> TASK ITEM: Duplicate these records line for line, without changing anything.

> THE INPUT:
# # # #

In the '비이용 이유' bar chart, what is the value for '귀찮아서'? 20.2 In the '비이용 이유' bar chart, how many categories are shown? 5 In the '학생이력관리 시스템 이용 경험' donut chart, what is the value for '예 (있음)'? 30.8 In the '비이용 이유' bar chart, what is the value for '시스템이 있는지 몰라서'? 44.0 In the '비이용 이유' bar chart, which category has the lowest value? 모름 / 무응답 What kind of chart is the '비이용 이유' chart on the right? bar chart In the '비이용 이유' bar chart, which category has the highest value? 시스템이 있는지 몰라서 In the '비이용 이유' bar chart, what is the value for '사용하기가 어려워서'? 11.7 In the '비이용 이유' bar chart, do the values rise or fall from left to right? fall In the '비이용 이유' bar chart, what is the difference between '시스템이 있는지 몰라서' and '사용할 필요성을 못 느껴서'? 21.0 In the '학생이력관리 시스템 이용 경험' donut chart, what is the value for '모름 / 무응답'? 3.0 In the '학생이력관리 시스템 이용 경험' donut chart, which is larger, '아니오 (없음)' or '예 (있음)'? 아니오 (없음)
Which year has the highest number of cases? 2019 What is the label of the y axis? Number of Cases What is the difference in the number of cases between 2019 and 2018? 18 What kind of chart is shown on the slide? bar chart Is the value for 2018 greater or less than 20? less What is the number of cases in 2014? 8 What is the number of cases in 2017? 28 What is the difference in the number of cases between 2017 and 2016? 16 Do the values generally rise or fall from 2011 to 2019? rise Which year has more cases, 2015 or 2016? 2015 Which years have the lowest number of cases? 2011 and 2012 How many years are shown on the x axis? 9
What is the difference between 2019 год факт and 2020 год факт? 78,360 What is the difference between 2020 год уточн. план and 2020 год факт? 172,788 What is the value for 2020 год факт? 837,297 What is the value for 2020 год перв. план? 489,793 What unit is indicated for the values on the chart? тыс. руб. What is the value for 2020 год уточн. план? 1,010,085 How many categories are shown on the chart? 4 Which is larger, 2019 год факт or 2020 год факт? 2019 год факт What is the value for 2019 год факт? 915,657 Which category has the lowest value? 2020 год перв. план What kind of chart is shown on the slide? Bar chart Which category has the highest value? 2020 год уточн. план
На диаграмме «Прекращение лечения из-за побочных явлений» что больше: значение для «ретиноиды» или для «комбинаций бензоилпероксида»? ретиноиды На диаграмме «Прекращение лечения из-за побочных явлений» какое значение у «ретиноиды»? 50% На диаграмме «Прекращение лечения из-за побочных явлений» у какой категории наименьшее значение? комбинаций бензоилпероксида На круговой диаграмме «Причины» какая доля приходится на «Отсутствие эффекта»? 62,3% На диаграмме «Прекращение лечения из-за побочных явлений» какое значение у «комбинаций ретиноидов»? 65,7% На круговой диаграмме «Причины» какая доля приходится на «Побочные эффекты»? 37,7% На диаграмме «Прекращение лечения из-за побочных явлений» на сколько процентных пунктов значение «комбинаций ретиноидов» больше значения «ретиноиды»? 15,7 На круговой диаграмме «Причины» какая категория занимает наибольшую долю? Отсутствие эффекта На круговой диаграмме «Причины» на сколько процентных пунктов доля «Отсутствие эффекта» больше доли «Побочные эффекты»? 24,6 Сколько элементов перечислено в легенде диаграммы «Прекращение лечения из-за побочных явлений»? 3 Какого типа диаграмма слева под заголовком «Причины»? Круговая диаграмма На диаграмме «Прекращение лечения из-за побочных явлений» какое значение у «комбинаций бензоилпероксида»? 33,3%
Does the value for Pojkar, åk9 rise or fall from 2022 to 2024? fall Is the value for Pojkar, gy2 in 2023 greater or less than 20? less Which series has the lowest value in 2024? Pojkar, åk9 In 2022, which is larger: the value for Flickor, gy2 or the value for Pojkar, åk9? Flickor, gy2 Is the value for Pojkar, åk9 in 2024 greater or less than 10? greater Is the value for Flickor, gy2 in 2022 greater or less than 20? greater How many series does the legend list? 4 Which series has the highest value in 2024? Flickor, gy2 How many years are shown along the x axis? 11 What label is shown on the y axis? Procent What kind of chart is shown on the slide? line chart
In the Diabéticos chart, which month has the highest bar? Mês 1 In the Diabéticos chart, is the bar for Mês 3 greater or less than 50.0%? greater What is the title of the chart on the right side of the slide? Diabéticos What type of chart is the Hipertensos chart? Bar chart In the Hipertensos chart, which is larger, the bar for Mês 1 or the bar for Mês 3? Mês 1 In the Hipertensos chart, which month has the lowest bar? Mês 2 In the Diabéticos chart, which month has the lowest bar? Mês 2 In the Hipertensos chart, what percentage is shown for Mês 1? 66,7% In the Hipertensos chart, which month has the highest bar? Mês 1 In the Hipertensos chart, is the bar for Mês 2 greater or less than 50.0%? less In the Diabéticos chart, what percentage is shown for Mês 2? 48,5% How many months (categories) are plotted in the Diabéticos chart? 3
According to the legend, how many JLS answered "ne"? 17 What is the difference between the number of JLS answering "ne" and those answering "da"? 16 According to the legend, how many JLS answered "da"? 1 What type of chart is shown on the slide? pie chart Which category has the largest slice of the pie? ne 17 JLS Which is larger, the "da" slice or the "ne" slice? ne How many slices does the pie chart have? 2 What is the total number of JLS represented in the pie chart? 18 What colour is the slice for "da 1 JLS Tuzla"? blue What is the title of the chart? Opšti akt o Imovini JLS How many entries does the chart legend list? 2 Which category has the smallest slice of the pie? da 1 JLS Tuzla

# # # #

> RESULT OF THIS EXERCISE:
In the '비이용 이유' bar chart, what is the value for '귀찮아서'? 20.2 In the '비이용 이유' bar chart, how many categories are shown? 5 In the '학생이력관리 시스템 이용 경험' donut chart, what is the value for '예 (있음)'? 30.8 In the '비이용 이유' bar chart, what is the value for '시스템이 있는지 몰라서'? 44.0 In the '비이용 이유' bar chart, which category has the lowest value? 모름 / 무응답 What kind of chart is the '비이용 이유' chart on the right? bar chart In the '비이용 이유' bar chart, which category has the highest value? 시스템이 있는지 몰라서 In the '비이용 이유' bar chart, what is the value for '사용하기가 어려워서'? 11.7 In the '비이용 이유' bar chart, do the values rise or fall from left to right? fall In the '비이용 이유' bar chart, what is the difference between '시스템이 있는지 몰라서' and '사용할 필요성을 못 느껴서'? 21.0 In the '학생이력관리 시스템 이용 경험' donut chart, what is the value for '모름 / 무응답'? 3.0 In the '학생이력관리 시스템 이용 경험' donut chart, which is larger, '아니오 (없음)' or '예 (있음)'? 아니오 (없음)
Which year has the highest number of cases? 2019 What is the label of the y axis? Number of Cases What is the difference in the number of cases between 2019 and 2018? 18 What kind of chart is shown on the slide? bar chart Is the value for 2018 greater or less than 20? less What is the number of cases in 2014? 8 What is the number of cases in 2017? 28 What is the difference in the number of cases between 2017 and 2016? 16 Do the values generally rise or fall from 2011 to 2019? rise Which year has more cases, 2015 or 2016? 2015 Which years have the lowest number of cases? 2011 and 2012 How many years are shown on the x axis? 9
What is the difference between 2019 год факт and 2020 год факт? 78,360 What is the difference between 2020 год уточн. план and 2020 год факт? 172,788 What is the value for 2020 год факт? 837,297 What is the value for 2020 год перв. план? 489,793 What unit is indicated for the values on the chart? тыс. руб. What is the value for 2020 год уточн. план? 1,010,085 How many categories are shown on the chart? 4 Which is larger, 2019 год факт or 2020 год факт? 2019 год факт What is the value for 2019 год факт? 915,657 Which category has the lowest value? 2020 год перв. план What kind of chart is shown on the slide? Bar chart Which category has the highest value? 2020 год уточн. план
На диаграмме «Прекращение лечения из-за побочных явлений» что больше: значение для «ретиноиды» или для «комбинаций бензоилпероксида»? ретиноиды На диаграмме «Прекращение лечения из-за побочных явлений» какое значение у «ретиноиды»? 50% На диаграмме «Прекращение лечения из-за побочных явлений» у какой категории наименьшее значение? комбинаций бензоилпероксида На круговой диаграмме «Причины» какая доля приходится на «Отсутствие эффекта»? 62,3% На диаграмме «Прекращение лечения из-за побочных явлений» какое значение у «комбинаций ретиноидов»? 65,7% На круговой диаграмме «Причины» какая доля приходится на «Побочные эффекты»? 37,7% На диаграмме «Прекращение лечения из-за побочных явлений» на сколько процентных пунктов значение «комбинаций ретиноидов» больше значения «ретиноиды»? 15,7 На круговой диаграмме «Причины» какая категория занимает наибольшую долю? Отсутствие эффекта На круговой диаграмме «Причины» на сколько процентных пунктов доля «Отсутствие эффекта» больше доли «Побочные эффекты»? 24,6 Сколько элементов перечислено в легенде диаграммы «Прекращение лечения из-за побочных явлений»? 3 Какого типа диаграмма слева под заголовком «Причины»? Круговая диаграмма На диаграмме «Прекращение лечения из-за побочных явлений» какое значение у «комбинаций бензоилпероксида»? 33,3%
Does the value for Pojkar, åk9 rise or fall from 2022 to 2024? fall Is the value for Pojkar, gy2 in 2023 greater or less than 20? less Which series has the lowest value in 2024? Pojkar, åk9 In 2022, which is larger: the value for Flickor, gy2 or the value for Pojkar, åk9? Flickor, gy2 Is the value for Pojkar, åk9 in 2024 greater or less than 10? greater Is the value for Flickor, gy2 in 2022 greater or less than 20? greater How many series does the legend list? 4 Which series has the highest value in 2024? Flickor, gy2 How many years are shown along the x axis? 11 What label is shown on the y axis? Procent What kind of chart is shown on the slide? line chart
In the Diabéticos chart, which month has the highest bar? Mês 1 In the Diabéticos chart, is the bar for Mês 3 greater or less than 50.0%? greater What is the title of the chart on the right side of the slide? Diabéticos What type of chart is the Hipertensos chart? Bar chart In the Hipertensos chart, which is larger, the bar for Mês 1 or the bar for Mês 3? Mês 1 In the Hipertensos chart, which month has the lowest bar? Mês 2 In the Diabéticos chart, which month has the lowest bar? Mês 2 In the Hipertensos chart, what percentage is shown for Mês 1? 66,7% In the Hipertensos chart, which month has the highest bar? Mês 1 In the Hipertensos chart, is the bar for Mês 2 greater or less than 50.0%? less In the Diabéticos chart, what percentage is shown for Mês 2? 48,5% How many months (categories) are plotted in the Diabéticos chart? 3
According to the legend, how many JLS answered "ne"? 17 What is the difference between the number of JLS answering "ne" and those answering "da"? 16 According to the legend, how many JLS answered "da"? 1 What type of chart is shown on the slide? pie chart Which category has the largest slice of the pie? ne 17 JLS Which is larger, the "da" slice or the "ne" slice? ne How many slices does the pie chart have? 2 What is the total number of JLS represented in the pie chart? 18 What colour is the slice for "da 1 JLS Tuzla"? blue What is the title of the chart? Opšti akt o Imovini JLS How many entries does the chart legend list? 2 Which category has the smallest slice of the pie? da 1 JLS Tuzla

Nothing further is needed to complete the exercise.